Thursday, January 26, 2017

Being-a-Writer

I find Jean-Paul Sartre to be horribly mistaken about the problem of mauvaise foi (bad faith). Not completely mistaken, of course, as I have said in times past how I find his notion of “bad faith” – bad faith being, as simply put as possible, the way the self lies to the self about who it is in order to become who it thinks it ought to become – to hold up with man’s general inability to live authentically, nor mistaken in a philosophical way, given the ways in which the ontology presented in Being and Nothingness is so meticulously put-together that it seems difficult, to me, to surpass or reject.

But maybe I speak not just as a reader of Sartre but also a reader of Frantz Fanon, who himself seems to also have a problem regarding bad faith – that is, that as a black man in “not-that-racist” (re: racist) France, Fanon found his overdetermination coming from without rather than simply from within. Is it bad faith if one is not who the World say is? I will leave that one for the readers and interpreters and interlocutors of Black Skin, White Masks to decide.

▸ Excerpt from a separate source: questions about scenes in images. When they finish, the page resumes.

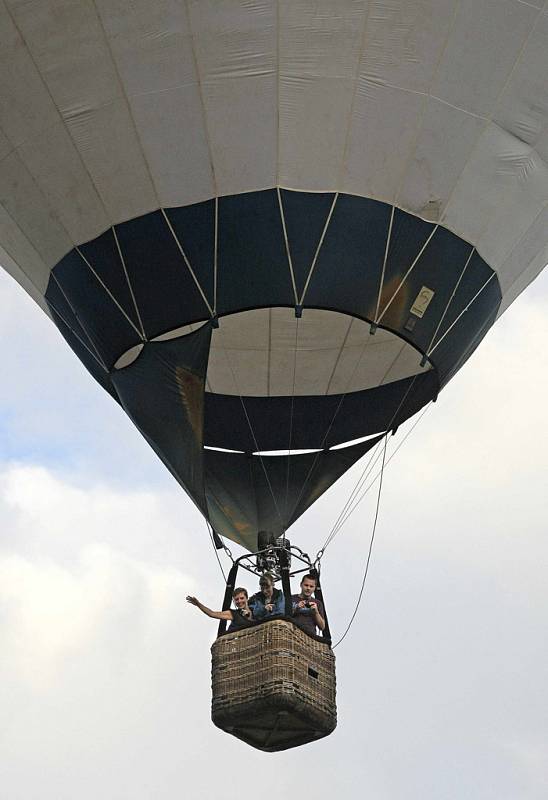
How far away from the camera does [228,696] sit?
1133 cm

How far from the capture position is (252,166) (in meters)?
11.8

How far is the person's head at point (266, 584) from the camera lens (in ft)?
39.0

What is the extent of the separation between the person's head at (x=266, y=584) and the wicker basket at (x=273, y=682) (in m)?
0.52

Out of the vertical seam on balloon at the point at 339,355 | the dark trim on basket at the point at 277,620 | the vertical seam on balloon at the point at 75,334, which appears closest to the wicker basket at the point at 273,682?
the dark trim on basket at the point at 277,620

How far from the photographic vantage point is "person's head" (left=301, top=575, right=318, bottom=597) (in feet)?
38.9

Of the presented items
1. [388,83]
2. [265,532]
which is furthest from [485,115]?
[265,532]

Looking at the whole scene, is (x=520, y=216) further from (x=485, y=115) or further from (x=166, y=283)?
(x=166, y=283)

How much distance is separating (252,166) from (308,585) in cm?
313

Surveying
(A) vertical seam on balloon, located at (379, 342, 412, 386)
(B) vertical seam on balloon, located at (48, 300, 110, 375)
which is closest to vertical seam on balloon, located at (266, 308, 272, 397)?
(A) vertical seam on balloon, located at (379, 342, 412, 386)

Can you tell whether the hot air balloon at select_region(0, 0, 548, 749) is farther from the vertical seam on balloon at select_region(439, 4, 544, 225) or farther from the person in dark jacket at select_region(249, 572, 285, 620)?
the person in dark jacket at select_region(249, 572, 285, 620)

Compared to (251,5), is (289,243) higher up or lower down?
lower down

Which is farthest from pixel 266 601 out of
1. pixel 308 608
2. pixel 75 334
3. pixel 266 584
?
pixel 75 334

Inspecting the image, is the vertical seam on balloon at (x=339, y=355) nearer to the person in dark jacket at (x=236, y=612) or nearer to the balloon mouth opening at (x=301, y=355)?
the balloon mouth opening at (x=301, y=355)

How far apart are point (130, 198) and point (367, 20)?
2.19 metres
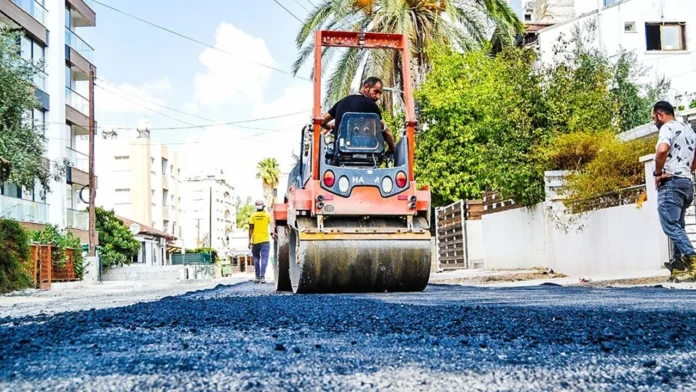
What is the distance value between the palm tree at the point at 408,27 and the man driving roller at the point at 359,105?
13.1 m

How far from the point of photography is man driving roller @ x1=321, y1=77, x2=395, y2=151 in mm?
8320

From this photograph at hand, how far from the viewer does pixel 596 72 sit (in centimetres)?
1762

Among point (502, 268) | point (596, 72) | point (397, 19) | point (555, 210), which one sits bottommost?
point (502, 268)

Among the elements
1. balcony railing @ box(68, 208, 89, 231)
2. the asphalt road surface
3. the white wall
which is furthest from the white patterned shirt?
balcony railing @ box(68, 208, 89, 231)

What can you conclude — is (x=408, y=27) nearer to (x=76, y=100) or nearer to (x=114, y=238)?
(x=76, y=100)

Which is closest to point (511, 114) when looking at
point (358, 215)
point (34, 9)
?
point (358, 215)

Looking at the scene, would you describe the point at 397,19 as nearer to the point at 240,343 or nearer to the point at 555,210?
the point at 555,210

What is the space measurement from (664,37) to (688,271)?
68.3ft

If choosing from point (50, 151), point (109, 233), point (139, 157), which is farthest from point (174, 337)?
point (139, 157)

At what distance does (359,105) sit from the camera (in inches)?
328

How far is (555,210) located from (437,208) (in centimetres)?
1045

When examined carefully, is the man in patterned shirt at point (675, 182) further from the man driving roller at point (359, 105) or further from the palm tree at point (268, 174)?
the palm tree at point (268, 174)

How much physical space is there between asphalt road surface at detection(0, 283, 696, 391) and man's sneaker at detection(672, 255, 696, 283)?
3101 millimetres

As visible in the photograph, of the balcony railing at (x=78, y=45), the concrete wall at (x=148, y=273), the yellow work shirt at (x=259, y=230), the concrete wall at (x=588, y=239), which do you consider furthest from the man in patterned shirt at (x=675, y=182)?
the balcony railing at (x=78, y=45)
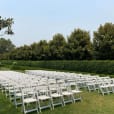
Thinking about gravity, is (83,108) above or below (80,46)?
below

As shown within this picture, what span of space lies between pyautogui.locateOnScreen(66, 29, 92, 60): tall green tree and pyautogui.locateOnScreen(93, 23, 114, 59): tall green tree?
596cm

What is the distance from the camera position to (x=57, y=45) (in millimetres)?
55312

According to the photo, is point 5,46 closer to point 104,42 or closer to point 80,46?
point 80,46

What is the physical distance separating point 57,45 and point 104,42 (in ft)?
61.4

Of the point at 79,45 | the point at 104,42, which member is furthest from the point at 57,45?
the point at 104,42

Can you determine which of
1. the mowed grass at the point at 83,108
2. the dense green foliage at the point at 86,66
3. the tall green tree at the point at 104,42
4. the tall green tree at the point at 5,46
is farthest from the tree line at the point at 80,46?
the tall green tree at the point at 5,46

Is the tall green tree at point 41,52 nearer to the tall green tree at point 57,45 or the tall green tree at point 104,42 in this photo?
the tall green tree at point 57,45

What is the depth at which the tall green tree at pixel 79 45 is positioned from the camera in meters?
46.3

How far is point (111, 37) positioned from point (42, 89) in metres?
27.8

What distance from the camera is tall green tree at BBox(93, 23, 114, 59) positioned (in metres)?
37.8

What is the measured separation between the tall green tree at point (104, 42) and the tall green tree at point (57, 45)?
44.5 feet

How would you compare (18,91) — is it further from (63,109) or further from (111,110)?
(111,110)

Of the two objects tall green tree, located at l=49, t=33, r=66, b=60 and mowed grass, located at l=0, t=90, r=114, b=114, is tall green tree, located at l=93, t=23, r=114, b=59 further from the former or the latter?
mowed grass, located at l=0, t=90, r=114, b=114

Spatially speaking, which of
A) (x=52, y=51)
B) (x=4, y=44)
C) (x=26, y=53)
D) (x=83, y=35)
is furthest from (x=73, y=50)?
(x=4, y=44)
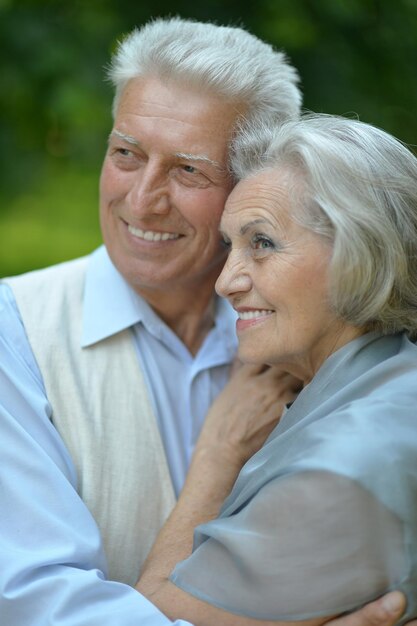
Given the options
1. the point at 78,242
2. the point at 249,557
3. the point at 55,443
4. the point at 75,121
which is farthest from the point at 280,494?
the point at 78,242

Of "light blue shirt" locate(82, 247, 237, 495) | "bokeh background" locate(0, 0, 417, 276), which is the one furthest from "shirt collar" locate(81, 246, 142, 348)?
"bokeh background" locate(0, 0, 417, 276)

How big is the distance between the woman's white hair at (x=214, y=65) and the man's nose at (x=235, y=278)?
48cm

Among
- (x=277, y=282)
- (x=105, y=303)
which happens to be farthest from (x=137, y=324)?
(x=277, y=282)

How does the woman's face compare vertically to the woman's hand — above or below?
above

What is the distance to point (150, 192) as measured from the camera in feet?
9.38

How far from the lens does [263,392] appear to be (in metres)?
2.94

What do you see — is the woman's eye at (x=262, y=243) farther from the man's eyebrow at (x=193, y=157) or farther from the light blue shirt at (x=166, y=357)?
the light blue shirt at (x=166, y=357)

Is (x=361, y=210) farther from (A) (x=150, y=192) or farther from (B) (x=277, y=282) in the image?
(A) (x=150, y=192)

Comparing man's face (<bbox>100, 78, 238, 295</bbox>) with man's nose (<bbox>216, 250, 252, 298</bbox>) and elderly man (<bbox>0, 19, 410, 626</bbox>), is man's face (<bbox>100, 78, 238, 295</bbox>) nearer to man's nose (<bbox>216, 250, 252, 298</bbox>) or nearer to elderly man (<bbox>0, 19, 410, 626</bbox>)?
elderly man (<bbox>0, 19, 410, 626</bbox>)

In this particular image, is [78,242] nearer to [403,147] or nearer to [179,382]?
[179,382]

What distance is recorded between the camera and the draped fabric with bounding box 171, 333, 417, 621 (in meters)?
2.11

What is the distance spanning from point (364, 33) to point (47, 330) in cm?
212

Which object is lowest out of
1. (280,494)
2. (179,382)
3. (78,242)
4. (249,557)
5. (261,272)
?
(78,242)

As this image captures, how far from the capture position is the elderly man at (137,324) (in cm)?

For me, however, I find a different struggle with the idea of bad faith. Sartre’s bad faith functions as a problem that entraps us within certain modes of being. The most famous example, of course, is the waiter who is playing at being-a-waiter. His essential being, of course, is not as a waiter, but when he dons his clothing and waits tables he assumes the character and nature – even the being – of a waiter. This, Sartre would assert to us, is not the waiter as he really is nor is it the waiter as he ought to be. The waiter is likely being-a-waiter in order to fulfill some other purpose in his life (probably paying the bills). But, as Sartre often remarks, he has radical freedom to be what he wants to be. He could doff his waiter-ing garb and thrust his plates upon the faces of the cafĂ©’s patrons and then off and become… something else.

Yet, deep within my soul, I find in myself the reality of being-a-writer. I have not donned any writerly-garb in order to become a writer. Nor have I really written anything suitably worthwhile to become a writer. I enrolled in a graduate program that improved my writing, no doubt, and that allowed me to become the sort of reader who is able to begin tackling Being and Nothingness, amidst others. But when I say that I am a writer, I mean something more essentialist rather than existential. I am not describing something that is definable or describable through external sources of knowledge and knowing. Rather, I am actually describing something more like the framework of my soul. As a Christian, I call this something a little more like “Calling” or “Vocation” or “Purpose.” There’s an Image that I have been made in – the Image of the Logos Himself – and that Image imprints upon my very being something of a distinct personal character.

No doubt, and I see proof for this too, I often live out of some kind of bad faith. I do not think that Sartre’s observation is wrong; I think that bad faith is the sort of relationship with freedom that mankind has under the domain of sin. I would even go further and assert that Sartre’s radically-free subject is always-already a subject of some kind of bad faith. Here I’d follow Louis Althusser in his description of the subject of ideology, but I would, using my fancy Christian language, replaced ideology with the true power that undergirds this bad faith: that is, Idolatry.

Bad faith for me, however, manifests in my incessant struggle to write. While Sartre’s waiter is playing at being-a-waiter and lying to himself that his internal nature is truly a waiter, when he is not, my true being of being-a-writer (that is, being-a-writer-in-itself, rather than for-itself) is constantly doffed in my life for the sake of other ‘beings.’ I will, for a short time yet, be-a-lab-manager, or be-a-Chicagoan. Maybe too I wrestle against the seductive ontological claim that calls itself ‘being-not-a-writer.’ This is the most devastating ontology.

I find it hard to be me, that is, Ian-who-is-a-writer. Part of it has to do with the stunning amount of inauthentic and haphazard writing that exists out there these days, both in journalistic and in academic circles. And do not get me started on “Christian writing,” because it’s a crapshoot nine out of ten times.

Here I am faced with a stunning reversal of Sartre’s bad faith: I cannot be what I really am, and instead I continually struggle with the becoming of what I really am. I am not becoming that which I wish to be or that which I radically choose to be. To risk sounding deterministic, I am becoming what I was already and am, but I am not that being right now.

This, to me, is the greatest difficulty.